Rupin is a growing favourite amongst Bollywood celebrities. He started off in film production design, and as natural progression would have it, took on the mantle of interior designer for actors like Alia Bhatt and Sonakshi Sinha whom he worked with on set. His design portfolio spans residences and offices, vanities and movie sets, and yet, this has been his most experimental undertaking to date. “It’s something that’s never been done before, because we don’t have a caravan culture in India, apart from celebrities using them as vanities,” he says. Rupin and Ranveer met just once to exchange ideas on what this ‘gym on wheels’ would look like, after which they kept in touch through occasional zoom calls. Rupin adds, “the second time I met him was on the delivery day when he had just flown down from Abu Dhabi straight to Filmcity for his shoot!”.

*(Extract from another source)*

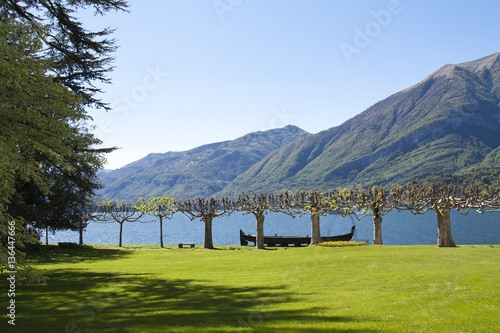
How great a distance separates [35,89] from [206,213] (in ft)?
117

“This van is meant to travel across the country for shoots, and so I had to use my production design experience to help me break the stereotypes of a regular execution” – Designer Rupin Suchak
The space itself is layered in its intrigue. On the surface, it is a striking play of light and reflection, made especially distinctive by its deliberate lack of colour. A deeper exploration, however, reveals an admirable level of technical prowess backed by creative thinking. The gym is a structural marvel; featuring everything from bespoke attachment systems to protective layering. “This van is meant to travel across the country for shoots, and so I had to use my production design experience to help me break the stereotypes of a regular execution,” Rupin explains. To keep the mirrors from breaking on Indian roads, Rupin designed what he called a suspended double sandwiched silicon mirror system, with a foaming back that was attached to the ply base on the walls. Every piece of gym equipment was bolted to the chassis of the vehicle, and then additionally fixed to avoid any rollover. Furthermore, the weight was divided and calibrated with the flow of workout and storage spaces. Rupin also created a layered, rubber and silicon floor for maximum shock absorption.

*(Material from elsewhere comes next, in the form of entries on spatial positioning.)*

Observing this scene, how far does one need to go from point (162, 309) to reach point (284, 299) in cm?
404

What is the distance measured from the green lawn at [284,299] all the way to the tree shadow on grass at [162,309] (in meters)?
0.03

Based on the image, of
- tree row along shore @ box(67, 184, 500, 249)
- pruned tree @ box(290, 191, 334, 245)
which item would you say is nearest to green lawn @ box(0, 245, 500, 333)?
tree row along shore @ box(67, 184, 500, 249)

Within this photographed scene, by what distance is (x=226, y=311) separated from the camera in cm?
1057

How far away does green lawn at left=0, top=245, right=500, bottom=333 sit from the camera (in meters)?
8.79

Another noteworthy aspect of the design is the illusion of space it provides; undoubtedly, one of Rupin’s set design secrets comes into play here. In a compact area of around 350 square feet, he brought forth a feeling of boundlessness. “There was a sequence of events during the design process: we were always trying to achieve a continuous ceiling of light and a mirrored back wall to give the impression of infinity as the space was too small.” For the ceiling, Rupin incorporated a dimmer-based lighting system, and a minimal grid fitted with high-intensity LED based channels ran throughout. The grids were then covered with a Barrisol stretch ceiling to lend a seamless finish. “Our focus was on how beautifully we could light a human body that’s working out in that space, and highlight every detail,” says Rupin. “I don’t think there is any industry that explains the lighting of a human form better than the film industry, and I happen to be an integral part of it,” he goes on to add. According to him, the best way to observe a physique for muscle study is against a black backdrop, under white light at a colour temperature range of 3500k to 4200k. As is evident from the starkly monochromatic visual language of the space, he saw that brief to fruition.

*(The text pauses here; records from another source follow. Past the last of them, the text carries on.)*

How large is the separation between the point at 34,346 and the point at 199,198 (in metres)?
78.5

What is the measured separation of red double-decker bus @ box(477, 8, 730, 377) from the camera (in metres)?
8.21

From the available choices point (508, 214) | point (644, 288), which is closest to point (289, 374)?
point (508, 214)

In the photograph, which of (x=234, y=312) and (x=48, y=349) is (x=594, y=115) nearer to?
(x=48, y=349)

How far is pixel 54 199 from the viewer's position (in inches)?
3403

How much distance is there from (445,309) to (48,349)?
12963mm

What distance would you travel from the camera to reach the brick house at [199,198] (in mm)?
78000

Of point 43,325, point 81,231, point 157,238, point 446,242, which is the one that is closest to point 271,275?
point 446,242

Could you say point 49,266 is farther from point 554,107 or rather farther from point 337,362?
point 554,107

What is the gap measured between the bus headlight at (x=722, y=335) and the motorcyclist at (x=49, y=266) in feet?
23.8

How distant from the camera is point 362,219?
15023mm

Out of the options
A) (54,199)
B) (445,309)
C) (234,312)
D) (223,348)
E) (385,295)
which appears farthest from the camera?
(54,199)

An all-black bathroom completes the mobile gym. Clad in sleek, matte-black tiles and finished with fittings from Bocchi & Brizo, the bathroom exudes the same kind of cinematic drama that characterizes the rest of the space.
Ultimately, this ‘gym on wheels’ is a compelling product of the nuances of interior and set design layered with an expert understanding of technical construction. It transcends the formulaic popularity of celebrity interiors, appearing instead, as a singularly noteworthy space all on its own.